REQUIREMENT 1 ::
Copy the part of the designer interview between "Miahatami, going at" and "to tell Lancia.", inclusive.
REQUIREMENT 2 ::
Rewrite the entries between the lines holding "Find surveillance cameras" and "[76,293,226,394]", inclusive, swapping "scene" for "frame" and leaving everything else unchanged.
## start TEXT SECTION
Miahatami, going at 500 per hour

In her fashion collections Iranian designer Narguess Hatami expresses the – strong – bond between her present in Italy and the ancient and fascinating heritage of her homeland Persia. Straddling these two atmospheres and moving between past and present the fashion designer, who was born in Teheran in 1981, has given rise to a label, Miahatami, and achieved her childhood passion: sewing and making beautiful garments.

The proof that her dream held promise can be observed in the rainbow of shades, patterns and geometries that adorn her every design, while still looking fresh and contemporary. Here's what she had to tell Lancia.

What are you working on at the moment?
Right now I'm on a train headed for Rome, where I'll be for the next few days during Altaroma: it'll be my second fashion show and I'm very excited. I also have many other fashion projects in the pipeline...

Speaking of dreams: what have you yet to achieve?
My greatest aspiration is definitely to leave a mark, to be able to write a small part of the story of fashion with my garments, which are like children to me. I'd very much like to inspire artists and designers with creations that will be remembered. I know, I might not win an award for the most modest answers, but if we're talking about dreams, then I aim high. 

In a game of make-believe: if you could live a day in the life of another creative person, who would it be and why?
I'd choose, without hesitation, Wes Anderson! I love his unique way of thinking about and perceiving things. I'd be thrilled at the chance to spend a day with him.

What are your main goals as a fashion designer?
I'd be happy for icons of femininity throughout the world to wear my creations.

What are the primary changes you've noticed in the field of fashion in the past few years?
Fashion is a form of art that, by definition, changes according to the tastes of those conceiving it and, even more so, those experiencing it. That is certain. The primary change in my opinion is the manner in which it is perceived and experienced by the final user: I'm not just referring to the transformation of the fashion industry (fast fashion and such), but also and above all to the attitude of the client, who is first and foremost looking for a buying experience. The client is now mainly informed through new communication channels: which is where the magical world of social networks comes in, with bloggers, influencers and sharing platforms that not only allow you to immediately present pieces and collection - cutting down the traditional timeframe of fashion - but also and even more so to radically modify the 'tone of voice' of fashion itself. From what was essentially vertical communication it has shifted to a language that is accessible to everyone.

Was there a turning point in your career and if so, why?
It was working with Marco Morosini: this is the only time where I distanced myself from the world of prêt-à-porter. In doing so I gained a more insightful and complete look into fashion, and I become aware of the fact that anything is possible if you have courage and passion. This experience pushed me to constantly study and learn, so that I can come to a deeper and better understanding. It also put me on the path to the present.
## end TEXT SECTION
## start EXCERPTED DATA
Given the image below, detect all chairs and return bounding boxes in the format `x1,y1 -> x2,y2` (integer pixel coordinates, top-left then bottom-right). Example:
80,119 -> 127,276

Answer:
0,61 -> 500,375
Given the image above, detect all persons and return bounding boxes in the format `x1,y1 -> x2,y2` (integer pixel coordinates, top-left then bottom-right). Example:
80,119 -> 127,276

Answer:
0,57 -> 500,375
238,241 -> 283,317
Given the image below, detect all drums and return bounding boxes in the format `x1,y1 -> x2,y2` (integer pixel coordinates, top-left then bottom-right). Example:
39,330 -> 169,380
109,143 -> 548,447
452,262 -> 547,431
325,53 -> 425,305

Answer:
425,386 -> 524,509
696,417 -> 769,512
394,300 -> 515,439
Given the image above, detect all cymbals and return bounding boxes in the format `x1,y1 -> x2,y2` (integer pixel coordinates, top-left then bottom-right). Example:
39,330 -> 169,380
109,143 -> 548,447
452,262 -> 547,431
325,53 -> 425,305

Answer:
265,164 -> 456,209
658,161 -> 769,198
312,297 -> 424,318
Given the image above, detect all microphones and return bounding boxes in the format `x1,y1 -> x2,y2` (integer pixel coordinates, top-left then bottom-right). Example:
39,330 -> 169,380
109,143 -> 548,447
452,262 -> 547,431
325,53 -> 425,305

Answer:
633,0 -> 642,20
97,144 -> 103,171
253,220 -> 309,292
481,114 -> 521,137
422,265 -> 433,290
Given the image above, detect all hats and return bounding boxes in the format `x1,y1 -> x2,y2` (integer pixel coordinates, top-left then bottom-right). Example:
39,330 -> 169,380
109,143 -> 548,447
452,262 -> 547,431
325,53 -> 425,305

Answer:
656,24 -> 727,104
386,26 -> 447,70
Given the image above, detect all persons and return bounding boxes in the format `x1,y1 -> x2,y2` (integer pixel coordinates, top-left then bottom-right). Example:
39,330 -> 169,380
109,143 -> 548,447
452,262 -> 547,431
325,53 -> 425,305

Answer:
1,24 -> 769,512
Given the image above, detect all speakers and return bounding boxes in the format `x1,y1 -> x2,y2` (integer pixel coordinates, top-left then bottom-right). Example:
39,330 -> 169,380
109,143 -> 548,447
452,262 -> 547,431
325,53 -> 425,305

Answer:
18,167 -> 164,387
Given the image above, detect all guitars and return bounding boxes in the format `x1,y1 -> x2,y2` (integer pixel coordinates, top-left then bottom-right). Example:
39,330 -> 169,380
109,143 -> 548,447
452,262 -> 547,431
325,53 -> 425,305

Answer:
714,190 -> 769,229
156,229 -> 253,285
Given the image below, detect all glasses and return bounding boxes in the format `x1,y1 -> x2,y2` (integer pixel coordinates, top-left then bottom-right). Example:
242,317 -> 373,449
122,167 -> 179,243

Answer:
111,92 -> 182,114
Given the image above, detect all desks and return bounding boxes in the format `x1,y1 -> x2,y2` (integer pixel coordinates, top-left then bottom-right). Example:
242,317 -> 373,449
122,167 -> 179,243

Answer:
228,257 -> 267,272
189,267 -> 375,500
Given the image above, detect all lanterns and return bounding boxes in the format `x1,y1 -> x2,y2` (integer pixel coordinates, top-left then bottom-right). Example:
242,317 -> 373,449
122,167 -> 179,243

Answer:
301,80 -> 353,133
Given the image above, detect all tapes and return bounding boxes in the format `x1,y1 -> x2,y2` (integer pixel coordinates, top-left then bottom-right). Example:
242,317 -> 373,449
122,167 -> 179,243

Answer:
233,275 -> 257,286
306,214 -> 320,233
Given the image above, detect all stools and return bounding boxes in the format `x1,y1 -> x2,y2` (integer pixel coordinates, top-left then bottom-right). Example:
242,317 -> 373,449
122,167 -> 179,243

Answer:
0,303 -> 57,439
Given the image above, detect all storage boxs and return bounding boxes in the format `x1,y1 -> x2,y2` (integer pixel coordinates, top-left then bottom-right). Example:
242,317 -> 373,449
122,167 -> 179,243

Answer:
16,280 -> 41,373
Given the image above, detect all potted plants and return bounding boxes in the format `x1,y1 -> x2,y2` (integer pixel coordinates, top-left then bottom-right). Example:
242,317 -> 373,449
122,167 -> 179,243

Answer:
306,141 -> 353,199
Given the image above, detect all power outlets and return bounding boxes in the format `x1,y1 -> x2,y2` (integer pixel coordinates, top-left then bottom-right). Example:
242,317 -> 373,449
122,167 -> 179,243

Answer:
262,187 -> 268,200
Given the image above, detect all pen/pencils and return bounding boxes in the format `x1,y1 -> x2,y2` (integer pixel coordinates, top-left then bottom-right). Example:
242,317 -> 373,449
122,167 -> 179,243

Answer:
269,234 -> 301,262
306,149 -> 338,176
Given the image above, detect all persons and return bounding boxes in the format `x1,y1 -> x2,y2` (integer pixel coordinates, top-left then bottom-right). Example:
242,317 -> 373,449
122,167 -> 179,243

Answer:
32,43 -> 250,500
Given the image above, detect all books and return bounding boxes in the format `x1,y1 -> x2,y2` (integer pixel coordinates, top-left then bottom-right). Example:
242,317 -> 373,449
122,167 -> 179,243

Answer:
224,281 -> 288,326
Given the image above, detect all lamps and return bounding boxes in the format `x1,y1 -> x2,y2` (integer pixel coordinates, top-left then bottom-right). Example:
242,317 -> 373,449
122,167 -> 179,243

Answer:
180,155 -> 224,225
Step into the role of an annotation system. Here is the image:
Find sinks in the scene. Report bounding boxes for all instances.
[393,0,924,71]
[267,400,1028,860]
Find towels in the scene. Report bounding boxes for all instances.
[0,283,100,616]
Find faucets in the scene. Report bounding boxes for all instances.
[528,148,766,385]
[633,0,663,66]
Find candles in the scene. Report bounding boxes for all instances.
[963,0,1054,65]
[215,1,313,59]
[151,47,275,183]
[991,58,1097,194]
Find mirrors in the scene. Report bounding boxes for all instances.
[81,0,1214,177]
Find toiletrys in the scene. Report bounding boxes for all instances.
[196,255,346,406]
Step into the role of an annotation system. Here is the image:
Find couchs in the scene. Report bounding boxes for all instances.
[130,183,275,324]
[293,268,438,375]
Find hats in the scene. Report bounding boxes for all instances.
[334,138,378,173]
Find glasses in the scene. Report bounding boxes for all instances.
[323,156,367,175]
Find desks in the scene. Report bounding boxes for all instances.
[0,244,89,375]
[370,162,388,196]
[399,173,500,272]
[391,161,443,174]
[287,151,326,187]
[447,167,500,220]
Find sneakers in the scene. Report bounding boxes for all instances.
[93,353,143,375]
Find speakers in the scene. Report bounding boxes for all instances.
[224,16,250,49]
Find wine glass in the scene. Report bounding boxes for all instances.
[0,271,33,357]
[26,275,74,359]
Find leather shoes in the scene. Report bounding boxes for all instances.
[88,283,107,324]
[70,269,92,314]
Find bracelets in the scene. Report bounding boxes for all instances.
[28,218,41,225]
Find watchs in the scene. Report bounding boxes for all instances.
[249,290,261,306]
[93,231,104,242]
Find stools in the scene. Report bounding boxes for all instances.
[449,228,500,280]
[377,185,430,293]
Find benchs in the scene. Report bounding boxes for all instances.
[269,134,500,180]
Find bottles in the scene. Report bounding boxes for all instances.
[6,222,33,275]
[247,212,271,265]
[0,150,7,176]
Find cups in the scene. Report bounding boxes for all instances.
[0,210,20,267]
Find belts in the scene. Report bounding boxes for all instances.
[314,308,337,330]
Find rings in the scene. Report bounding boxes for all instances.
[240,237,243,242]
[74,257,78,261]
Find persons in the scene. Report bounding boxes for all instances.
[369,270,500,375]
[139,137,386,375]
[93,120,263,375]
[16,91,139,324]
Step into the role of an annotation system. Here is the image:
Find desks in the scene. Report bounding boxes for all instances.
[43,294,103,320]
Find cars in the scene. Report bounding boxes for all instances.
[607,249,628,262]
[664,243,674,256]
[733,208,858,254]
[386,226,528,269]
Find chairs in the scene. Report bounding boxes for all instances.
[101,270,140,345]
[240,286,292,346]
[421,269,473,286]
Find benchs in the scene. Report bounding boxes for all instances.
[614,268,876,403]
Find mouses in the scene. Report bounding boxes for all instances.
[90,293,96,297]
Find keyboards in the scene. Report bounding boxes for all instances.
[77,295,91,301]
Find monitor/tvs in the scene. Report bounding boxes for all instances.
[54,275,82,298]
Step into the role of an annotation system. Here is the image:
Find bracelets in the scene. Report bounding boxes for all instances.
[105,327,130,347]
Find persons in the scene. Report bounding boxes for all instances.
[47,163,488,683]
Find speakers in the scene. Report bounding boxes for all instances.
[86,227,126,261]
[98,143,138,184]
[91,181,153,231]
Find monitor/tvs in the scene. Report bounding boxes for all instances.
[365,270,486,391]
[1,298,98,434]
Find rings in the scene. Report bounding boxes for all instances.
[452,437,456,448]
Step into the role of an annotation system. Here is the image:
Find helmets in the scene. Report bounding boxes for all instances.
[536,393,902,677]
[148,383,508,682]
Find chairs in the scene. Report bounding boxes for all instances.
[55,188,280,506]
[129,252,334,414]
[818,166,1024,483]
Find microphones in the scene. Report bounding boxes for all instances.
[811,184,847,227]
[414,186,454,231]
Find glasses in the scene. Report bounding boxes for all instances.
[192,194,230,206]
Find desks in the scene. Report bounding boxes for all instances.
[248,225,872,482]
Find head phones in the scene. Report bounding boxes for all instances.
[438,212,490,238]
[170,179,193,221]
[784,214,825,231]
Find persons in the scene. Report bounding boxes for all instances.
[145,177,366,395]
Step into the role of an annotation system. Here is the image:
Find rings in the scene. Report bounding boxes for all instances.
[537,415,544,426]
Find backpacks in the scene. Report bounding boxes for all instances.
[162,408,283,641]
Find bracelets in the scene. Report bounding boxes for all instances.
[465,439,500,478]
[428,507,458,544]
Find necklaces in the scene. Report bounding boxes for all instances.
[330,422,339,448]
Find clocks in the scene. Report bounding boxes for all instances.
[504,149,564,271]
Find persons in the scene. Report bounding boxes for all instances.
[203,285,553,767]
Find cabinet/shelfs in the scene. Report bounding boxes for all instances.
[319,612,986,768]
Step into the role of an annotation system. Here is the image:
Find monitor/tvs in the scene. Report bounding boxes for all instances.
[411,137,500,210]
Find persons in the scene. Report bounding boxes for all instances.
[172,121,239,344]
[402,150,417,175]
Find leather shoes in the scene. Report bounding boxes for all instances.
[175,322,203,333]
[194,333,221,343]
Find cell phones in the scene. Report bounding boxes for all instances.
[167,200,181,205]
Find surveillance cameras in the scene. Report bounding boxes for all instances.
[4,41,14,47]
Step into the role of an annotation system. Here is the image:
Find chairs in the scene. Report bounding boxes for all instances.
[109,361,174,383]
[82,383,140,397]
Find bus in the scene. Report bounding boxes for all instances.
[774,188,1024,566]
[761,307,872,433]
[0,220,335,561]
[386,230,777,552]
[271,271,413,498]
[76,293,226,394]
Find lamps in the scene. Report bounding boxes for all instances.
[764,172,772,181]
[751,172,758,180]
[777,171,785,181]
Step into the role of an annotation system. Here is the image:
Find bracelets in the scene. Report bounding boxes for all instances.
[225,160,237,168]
## end EXCERPTED DATA
TASK RESPONSE 1 ::
Miahatami, going at 500 per hour

In her fashion collections Iranian designer Narguess Hatami expresses the – strong – bond between her present in Italy and the ancient and fascinating heritage of her homeland Persia. Straddling these two atmospheres and moving between past and present the fashion designer, who was born in Teheran in 1981, has given rise to a label, Miahatami, and achieved her childhood passion: sewing and making beautiful garments.

The proof that her dream held promise can be observed in the rainbow of shades, patterns and geometries that adorn her every design, while still looking fresh and contemporary. Here's what she had to tell Lancia.

TASK RESPONSE 2 ::
Find surveillance cameras in the frame. Report bounding boxes for all instances.
[4,41,14,47]
Step into the role of an annotation system. Here is the image:
Find chairs in the frame. Report bounding boxes for all instances.
[109,361,174,383]
[82,383,140,397]
Find bus in the frame. Report bounding boxes for all instances.
[774,188,1024,566]
[761,307,872,433]
[0,220,335,561]
[386,230,777,552]
[271,271,413,498]
[76,293,226,394]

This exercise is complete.